In 2001, the Pet Care Trust Foundation funded a two-year medical study to quantify the physical & psychological effects of introducing animals to patients in the cardiac intensive care facility at the UCLA Medical Center. The Pet Care Trust Board of Trustees understood the significance of quantified medical research for the determination of the value of animals in the health and welfare of human lives. The Trust funded a very small study ($50,000 over two years) compared to most national cardiac research programs, and they made the right choice and they invested well.

At the November, 2005, American Heart Association Conference in Dallas, Kathie Cole, a nurse from UCLA Medical Center and the study leader, announced the findings from the research data collection and medical assessment. The UCLA study showed that trained Assistance Therapy dogs, visiting severely ill cardiac patients in intensive care, lowered their stress and anxiety and their heart and lung pressure significantly.


Kathie Cole, RN and her medical colleagues worked with 76 heart failure patients in hospital, conducting several physical and psychological tests. The patients were randomly divided into three groups. Individual patients were either visited by a human volunteer with a trained dog, by a human volunteer, or no visitation. Blood testing and anxiety assessments were performed on each patient in their group, after a visit or no visit period. The significance of this study is that hard data was collected and analyzed on each patient, as opposed to observations only done in previous animals assisted therapy studies. The analysis makes this cardiac study unique, and more significant with regard to the validity animals visiting medical patients.

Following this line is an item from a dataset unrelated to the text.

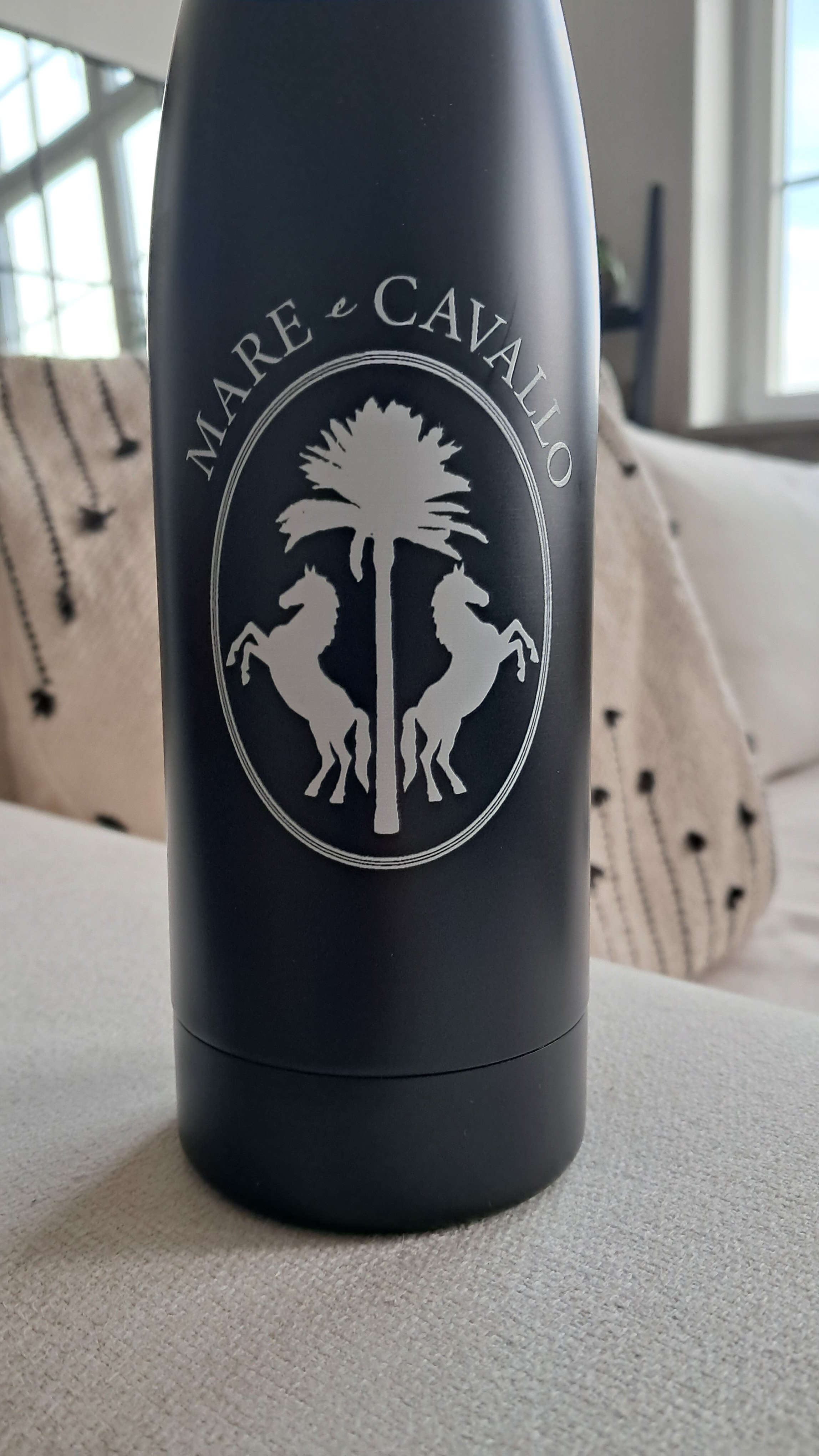 Mare e Cavallo Wasser Flasche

A psychological scale for anxiety was consistently used for all patients in the study. The group with no visitors remained the same anxiety level, while patient anxiety after a human visitor dropped by 10%, and the anxiety for those visited by the human with the trained dog, dropped by 24%. This is significant.

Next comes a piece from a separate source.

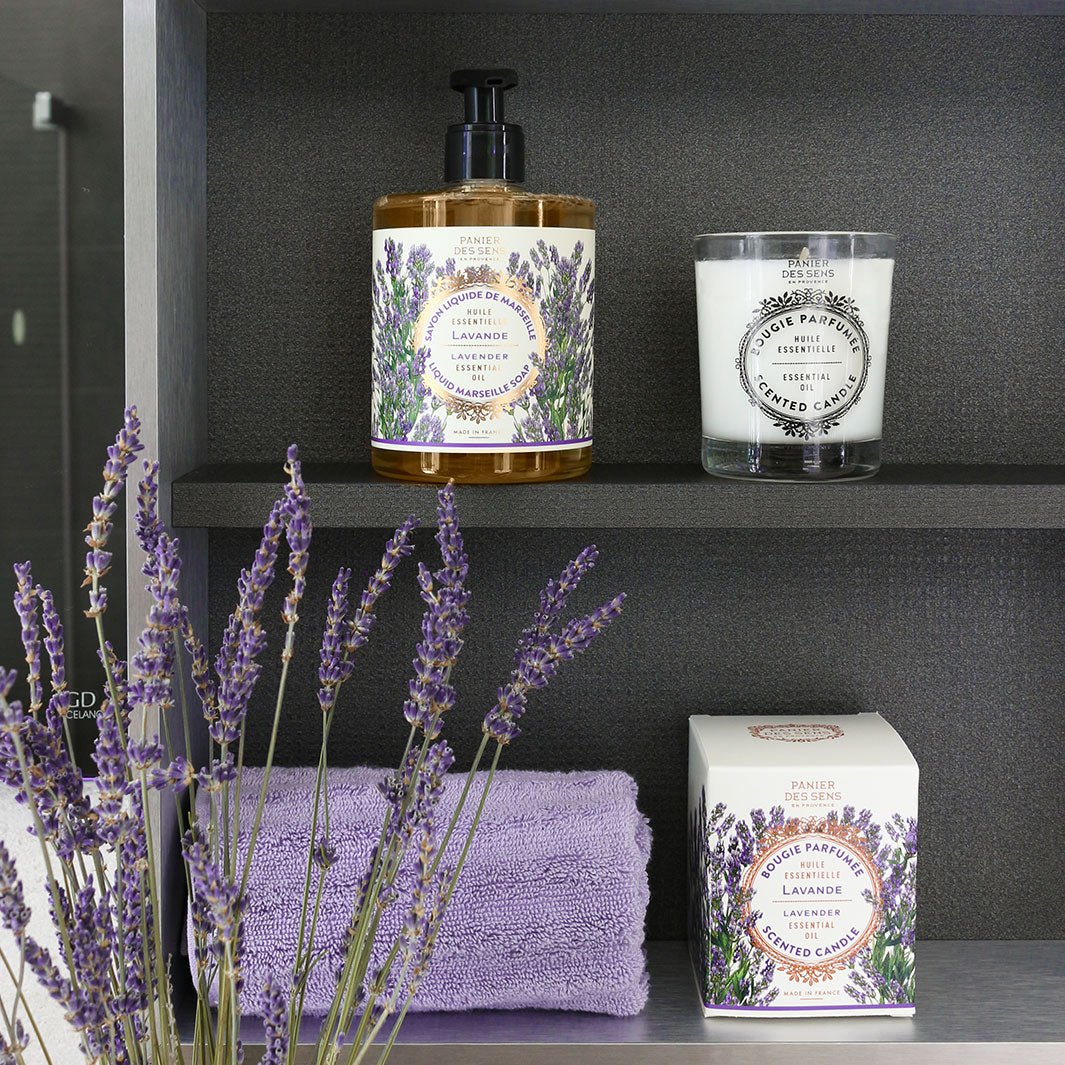 Duftkerze - Parfum Lavendel Beruhigend 180g - Panier des Sens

The blood chemistry testing included the assessment of epinephrine levels, a hormone secretion that increases with stress in humans.


Epinephrine levels in the group with no visitors increased about 7%, the hormone level in the patient group with a human visitor dropped by 2%, but the epinephrine tests for those visited by the human with the trained dog, dropped about 17%. This again, is significant.


The heart pressure and the lung pressure assessment showed similar responses in each of the three groups of patients. The heart pressure increased by 5% with no visitors, increased by 3% after the human visitor, but heart pressure dropped by 10% after the visit of the dog and human. Similarly, the lung pressure increased with no visit and human visit, but declined by 5% with the dog/human visit.


The conclusion from this study in that Animal Assisted Therapy (AAT) has the potential to be an effective adjunctive treatment modality that improves cardiopulmonary pressures, neuroendocrine levels and anxiety in patients hospitalized with heart failure.


Several well trained assistance therapy dogs were used in this study, including well trained volunteer dog owners. These dogs and their owners were all assessed for temperament and suitability as an assistance team, prior to their training. They are volunteers who support humankind in visits to hospitals, nursing homes and other facilities that enrich the lives of others. Kathie Cole, RN, hopes that the study, funded by the Pet Care Trust Foundation, helps show that pet therapy is a credible addition to patient care, not just a nicety.


This is a significant and impressive medical study with patients suffering from cardiac failure in an intensive care unit at a prestigious university medical school. Because the hard data was scientifically collected and assessed, the study provides documentation for the medical community and medical facilities to recognize and accept animal assisted therapy as being valid. The scientific “proof” that dogs, and many other well cared for animals, interacting with children, adults and elders in hospitals, in long term care, in schoolrooms and in homes, is a significant benefit for the health of humans, as well as unconditional love within and for our society.